Required work = In this exercise, return only the lines that run from the line with "Is dry brown" to the end of the entries below, both included. Pictures are not copied.

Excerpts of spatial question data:

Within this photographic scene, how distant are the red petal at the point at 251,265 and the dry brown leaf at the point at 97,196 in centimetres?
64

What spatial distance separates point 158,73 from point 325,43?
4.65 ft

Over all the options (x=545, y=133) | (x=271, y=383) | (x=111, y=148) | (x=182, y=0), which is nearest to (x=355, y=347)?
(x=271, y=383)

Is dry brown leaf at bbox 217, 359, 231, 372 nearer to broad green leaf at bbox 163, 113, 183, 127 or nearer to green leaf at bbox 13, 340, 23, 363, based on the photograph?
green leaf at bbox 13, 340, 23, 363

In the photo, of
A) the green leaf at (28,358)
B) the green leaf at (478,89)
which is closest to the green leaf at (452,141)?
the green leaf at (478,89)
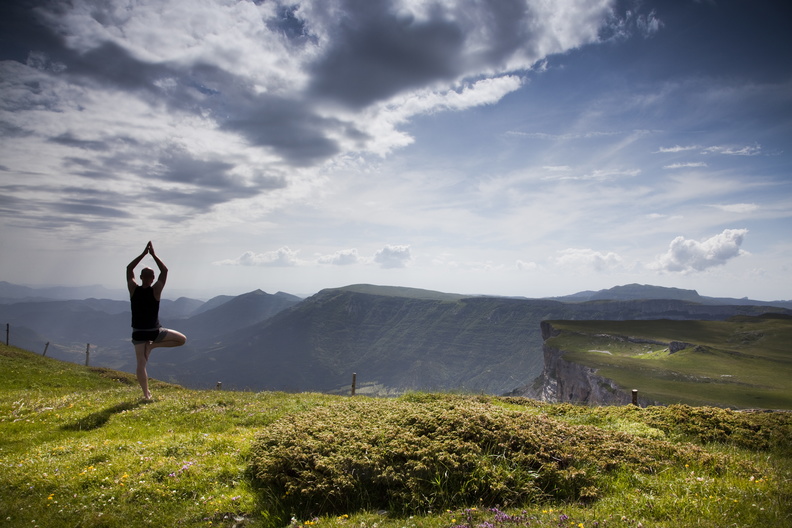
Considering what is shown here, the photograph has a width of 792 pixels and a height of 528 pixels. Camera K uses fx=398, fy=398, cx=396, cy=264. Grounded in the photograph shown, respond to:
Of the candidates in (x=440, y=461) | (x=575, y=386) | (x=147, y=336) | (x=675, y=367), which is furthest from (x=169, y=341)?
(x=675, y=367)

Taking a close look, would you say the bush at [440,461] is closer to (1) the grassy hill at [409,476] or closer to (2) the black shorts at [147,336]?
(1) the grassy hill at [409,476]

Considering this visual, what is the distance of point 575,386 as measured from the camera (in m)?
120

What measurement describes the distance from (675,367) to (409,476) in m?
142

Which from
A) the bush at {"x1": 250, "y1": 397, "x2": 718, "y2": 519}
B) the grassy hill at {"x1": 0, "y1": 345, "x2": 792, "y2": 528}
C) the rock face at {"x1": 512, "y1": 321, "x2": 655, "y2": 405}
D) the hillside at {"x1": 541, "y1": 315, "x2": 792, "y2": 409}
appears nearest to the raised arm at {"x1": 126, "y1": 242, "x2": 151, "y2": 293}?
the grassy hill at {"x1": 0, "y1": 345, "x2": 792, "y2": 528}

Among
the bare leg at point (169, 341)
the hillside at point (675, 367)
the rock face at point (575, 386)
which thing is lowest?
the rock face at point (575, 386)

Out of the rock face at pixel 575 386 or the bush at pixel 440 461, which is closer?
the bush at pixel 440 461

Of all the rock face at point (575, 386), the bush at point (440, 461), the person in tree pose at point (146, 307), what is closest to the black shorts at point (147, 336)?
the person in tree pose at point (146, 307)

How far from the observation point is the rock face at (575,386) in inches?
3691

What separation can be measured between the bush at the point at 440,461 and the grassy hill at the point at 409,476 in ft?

Answer below =
Is dry brown leaf at bbox 217, 359, 231, 372 nearer to broad green leaf at bbox 163, 113, 183, 127 or nearer to green leaf at bbox 13, 340, 23, 363, based on the photograph?
green leaf at bbox 13, 340, 23, 363

In the photo, of
A) the green leaf at (28,358)
B) the green leaf at (478,89)
which is closest to the green leaf at (452,141)?
the green leaf at (478,89)
Considering what is shown here, the photograph has a width of 792 pixels and a height of 528 pixels. Camera K uses fx=398, fy=398, cx=396, cy=264. Grounded in the photograph shown, respond to:
Of the candidates in (x=440, y=461) | (x=575, y=386) | (x=147, y=336) | (x=675, y=367), which is furthest from (x=169, y=341)?
(x=675, y=367)

Taking a close look, would you say the bush at [440,461] is closer to (1) the grassy hill at [409,476] or closer to (2) the black shorts at [147,336]?
(1) the grassy hill at [409,476]

Considering this visual, what is the distance of point 575,386 as measured from the camera (in m)?
120

What measurement describes the distance from (675,367) to (409,476) in m?
142

Which from
A) the bush at {"x1": 250, "y1": 397, "x2": 718, "y2": 519}
B) the grassy hill at {"x1": 0, "y1": 345, "x2": 792, "y2": 528}
C) the rock face at {"x1": 512, "y1": 321, "x2": 655, "y2": 405}
D) the hillside at {"x1": 541, "y1": 315, "x2": 792, "y2": 409}
appears nearest to the raised arm at {"x1": 126, "y1": 242, "x2": 151, "y2": 293}?
the grassy hill at {"x1": 0, "y1": 345, "x2": 792, "y2": 528}

Among
the bare leg at point (169, 341)
the hillside at point (675, 367)
the rock face at point (575, 386)
which thing is lowest?
the rock face at point (575, 386)

Out of the rock face at pixel 575 386 or the bush at pixel 440 461, which is closer?
the bush at pixel 440 461

Of all the rock face at point (575, 386), the bush at point (440, 461), the person in tree pose at point (146, 307), what is closest to the black shorts at point (147, 336)?
the person in tree pose at point (146, 307)

How far from the observation point is the rock face at (575,386) in inches?
3691

What separation can be measured between the bush at the point at 440,461 and the grassy hill at the point at 409,476 in ft?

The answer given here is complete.